Kampala, Uganda | THE INDEPENDENT | Uganda National Bureaus of Standards UNBS has declared that all Kombucha products on the Ugandan market are alcoholic beverages, based on the process they go through.

Kombucha beverage is produced by adding certain strains of a Symbiotic Culture of Bacteria and Yeast – SCOBY with other ingredients mostly mushrooms, and are left to ferment for some time before consumption.

Livingstone Ebiru the executive director of the UNBS, says they have tried so much to support those who tried to process the non-alcoholic Kombucha with the produce process but have failed because it progresses to alcohol with time.

Ebiru adds that the Ugandan Kombucha manufacturers at the moment don’t have the facilities and technology to maintain the beverage as non-alcoholic which many of them so much want to produce.
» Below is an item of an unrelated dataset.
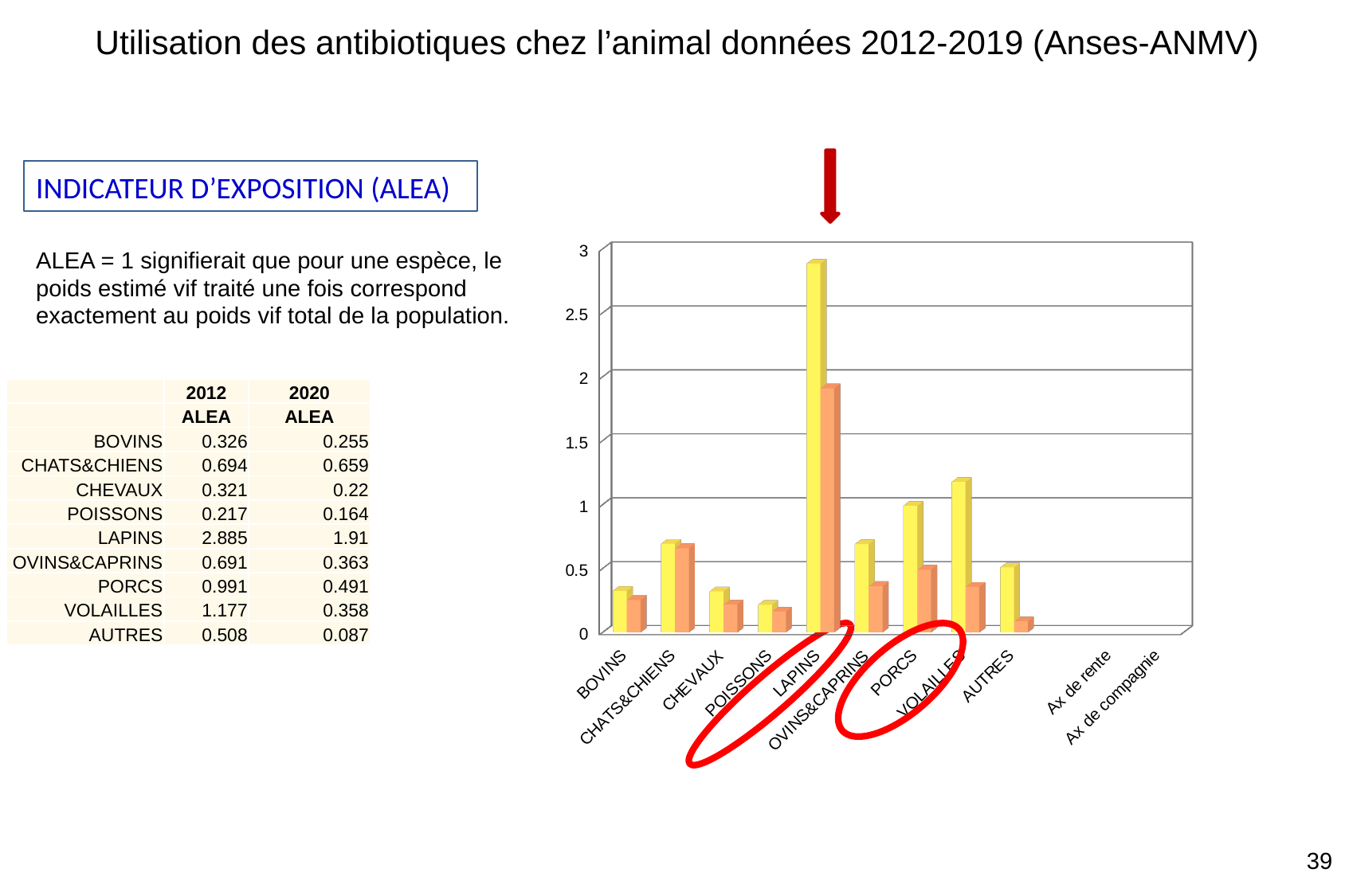
Which is larger, the yellow (2012) bar for PORCS or the yellow (2012) bar for VOLAILLES? VOLAILLES According to the table on the slide, what is the 2012 ALEA value for LAPINS? 2.885 How many categories in the chart have bars plotted? 9 Using the table values, what is the difference between the 2012 and 2020 ALEA for VOLAILLES? 0.819 Is the orange (2020) bar for AUTRES greater or less than 0.5? less Which category has the lowest orange (2020) bar in the chart? AUTRES Is the yellow (2012) bar for LAPINS greater or less than 2.5? greater According to the table on the slide, what is the 2020 ALEA value for PORCS? 0.491 What type of chart is shown on the slide? bar chart Which category has the highest bar in the chart? LAPINS Is the yellow (2012) bar for VOLAILLES greater or less than 1? greater Which category on the x axis does the red arrow above the chart point to? LAPINS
This came out of the meeting between the Kombucha manufacturers, UNBS, and the Uganda Alcohol Industries Association- UAIA, aimed at seeing how these beverage manufacturers can join in the umbrella that brings together all alcohol manufacturers in the country.

Samuel Turyatunga the president of the Uganda Kombucha Manufacturers Association, UKMA, agrees with UNBS, saying that their production is determined by the market preference and that most Ugandans prefer alcoholic Kombucha to the non-alcoholic one, and that is why they produce it.

Turyatunga adds that because they do not pasteurize the beverage, it continues to go through fermentation even when it is bottled, adding that the market mostly likes the non-pasteurized one because of its natural state.

He continues that there is also non-alcoholic Kombucha though it is hard in Uganda because of the poor refrigeration system which can’t maintain the beverage as such from the factory to consumption.

“The poor refrigeration systems in the country and our customer’s preferences, are the reasons behind the availability of this beverage only in the alcoholic form on the market,” Turyatunga explains.

Uganda has one of the highest per capita alcohol consumption rates in sub-Saharan Africa and records from UAIA show that 65% of the alcohol consumed in Uganda is from informal sources, as well as consuming it unaware, and this has led to a lot of Alcohol Use Diseases.

One-quarter of all alcohol consumed worldwide is in the form of homemade, unrecorded alcohol that is not accounted for in the national official statistics, and in low-income countries, this is as high as 40%.

Such alcohol is often illegally produced, and its consumption may be associated with an increased risk of harm because of the unknown and potentially dangerous impurities in these beverages, the World Health Organization said in 2019.